[START]

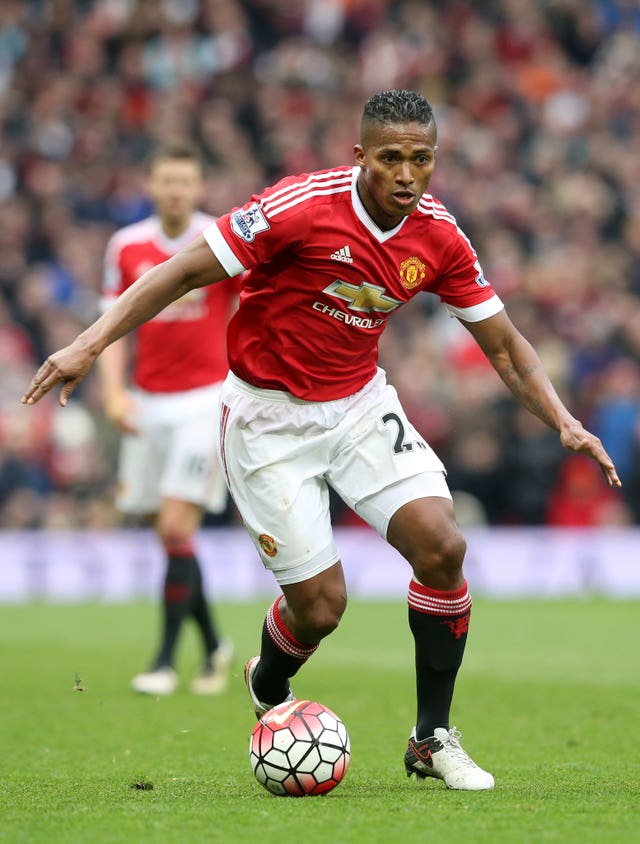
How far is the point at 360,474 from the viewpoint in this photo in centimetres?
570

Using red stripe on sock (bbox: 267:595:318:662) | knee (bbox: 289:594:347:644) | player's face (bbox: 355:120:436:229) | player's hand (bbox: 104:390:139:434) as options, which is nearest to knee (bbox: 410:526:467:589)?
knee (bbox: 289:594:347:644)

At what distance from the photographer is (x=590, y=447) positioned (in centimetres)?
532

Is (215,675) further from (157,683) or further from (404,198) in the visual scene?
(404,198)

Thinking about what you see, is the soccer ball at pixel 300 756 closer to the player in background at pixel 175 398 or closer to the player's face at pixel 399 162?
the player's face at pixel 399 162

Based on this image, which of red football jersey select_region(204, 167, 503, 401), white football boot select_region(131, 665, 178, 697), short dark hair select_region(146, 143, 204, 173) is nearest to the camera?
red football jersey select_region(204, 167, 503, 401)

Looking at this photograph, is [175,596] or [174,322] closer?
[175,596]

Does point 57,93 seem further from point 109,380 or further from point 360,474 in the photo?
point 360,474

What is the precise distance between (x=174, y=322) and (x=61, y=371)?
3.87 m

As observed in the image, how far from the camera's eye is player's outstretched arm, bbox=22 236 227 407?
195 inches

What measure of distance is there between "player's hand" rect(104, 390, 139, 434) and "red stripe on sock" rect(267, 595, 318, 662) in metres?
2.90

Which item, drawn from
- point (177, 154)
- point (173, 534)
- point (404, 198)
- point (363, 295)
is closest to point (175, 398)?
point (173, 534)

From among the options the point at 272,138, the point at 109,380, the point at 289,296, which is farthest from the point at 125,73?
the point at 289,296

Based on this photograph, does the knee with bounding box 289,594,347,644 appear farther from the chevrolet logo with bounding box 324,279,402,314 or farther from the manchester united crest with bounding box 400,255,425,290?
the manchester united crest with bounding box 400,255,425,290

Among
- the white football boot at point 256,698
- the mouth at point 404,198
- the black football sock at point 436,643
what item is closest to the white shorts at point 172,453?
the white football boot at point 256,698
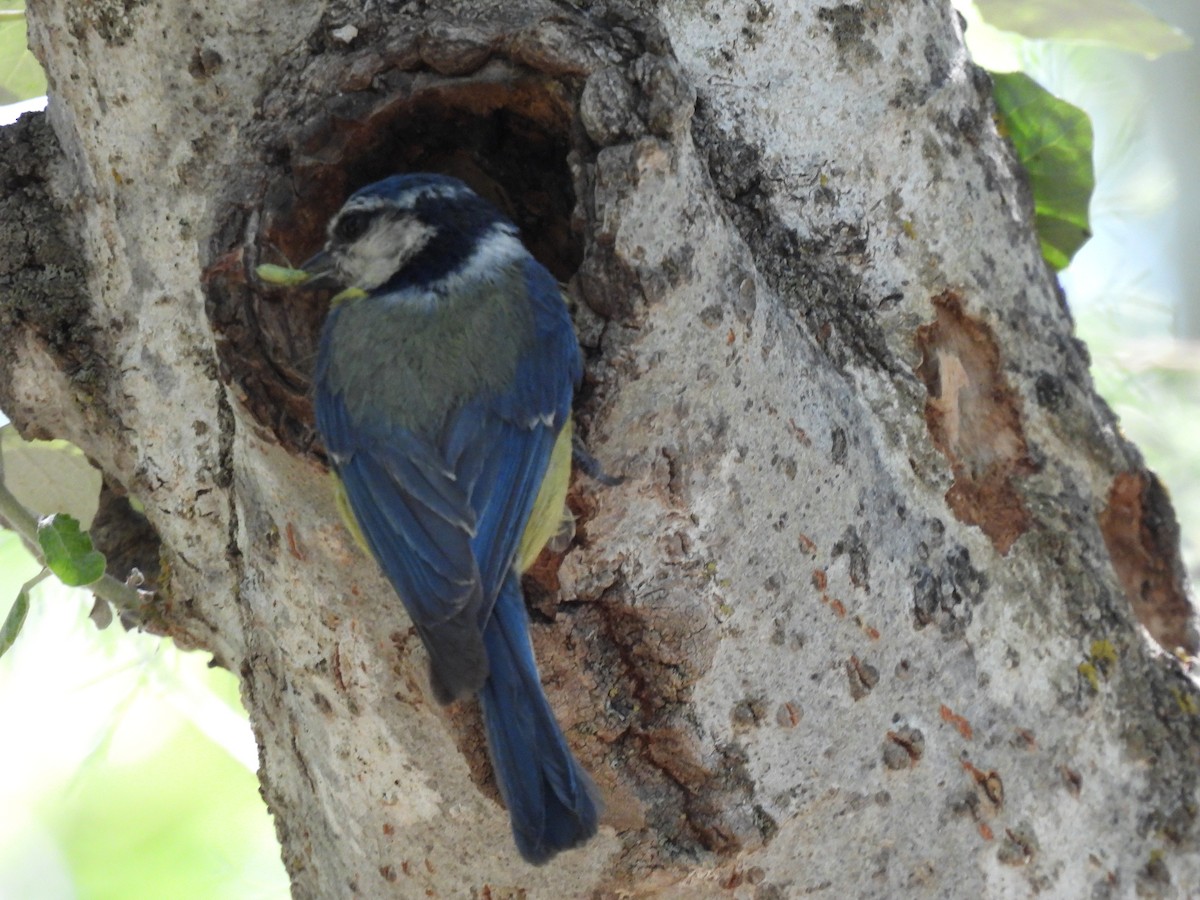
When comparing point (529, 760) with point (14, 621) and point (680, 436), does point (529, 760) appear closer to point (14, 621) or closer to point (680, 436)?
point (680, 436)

[END]

▶ [Exercise requirements]:
All of the data above should be transcribed verbatim, with pictures omitted.

▶ [Worked solution]:
How far is the point at 360,474 from the viewpoint in this photo in centimetres?
570

Using red stripe on sock (bbox: 267:595:318:662) | knee (bbox: 289:594:347:644) | player's face (bbox: 355:120:436:229) | player's hand (bbox: 104:390:139:434) as options, which is nearest to knee (bbox: 410:526:467:589)?
knee (bbox: 289:594:347:644)

At what distance from the photographer is (x=590, y=447) positioned (in centimetres)?
532

Is (215,675) further from (157,683) or further from (404,198) in the visual scene?
(404,198)

Thinking about what you see, is the soccer ball at pixel 300 756 closer to the player in background at pixel 175 398 or closer to the player's face at pixel 399 162?
the player's face at pixel 399 162

Based on this image, which of red football jersey select_region(204, 167, 503, 401), white football boot select_region(131, 665, 178, 697), short dark hair select_region(146, 143, 204, 173) is nearest to the camera?
red football jersey select_region(204, 167, 503, 401)

Looking at this photograph, is [175,596] or [174,322] closer?
[175,596]

Does point 57,93 seem further from point 109,380 or further from point 360,474 in the photo?
point 360,474

What is the precise distance between (x=174, y=322) and (x=61, y=371)?
3.87 m

As observed in the image, how far from the camera's eye is player's outstretched arm, bbox=22 236 227 407?
195 inches

What measure of distance is there between "player's hand" rect(104, 390, 139, 434) and "red stripe on sock" rect(267, 595, 318, 662) in metres?
2.90

Which item, drawn from
- point (177, 154)
- point (173, 534)
- point (404, 198)
- point (363, 295)
is closest to point (175, 398)?
point (173, 534)

From among the options the point at 272,138, the point at 109,380, the point at 289,296, which is farthest from the point at 125,73?
the point at 289,296

Based on this photograph, does the knee with bounding box 289,594,347,644 appear farther from the chevrolet logo with bounding box 324,279,402,314 or farther from the manchester united crest with bounding box 400,255,425,290?
the manchester united crest with bounding box 400,255,425,290

Among
- the white football boot at point 256,698
- the mouth at point 404,198
- the black football sock at point 436,643
what item is closest to the white shorts at point 172,453?
the white football boot at point 256,698
When comparing point (529, 760) with point (14, 621) and point (680, 436), does point (529, 760) appear closer to point (14, 621) or closer to point (680, 436)?
point (680, 436)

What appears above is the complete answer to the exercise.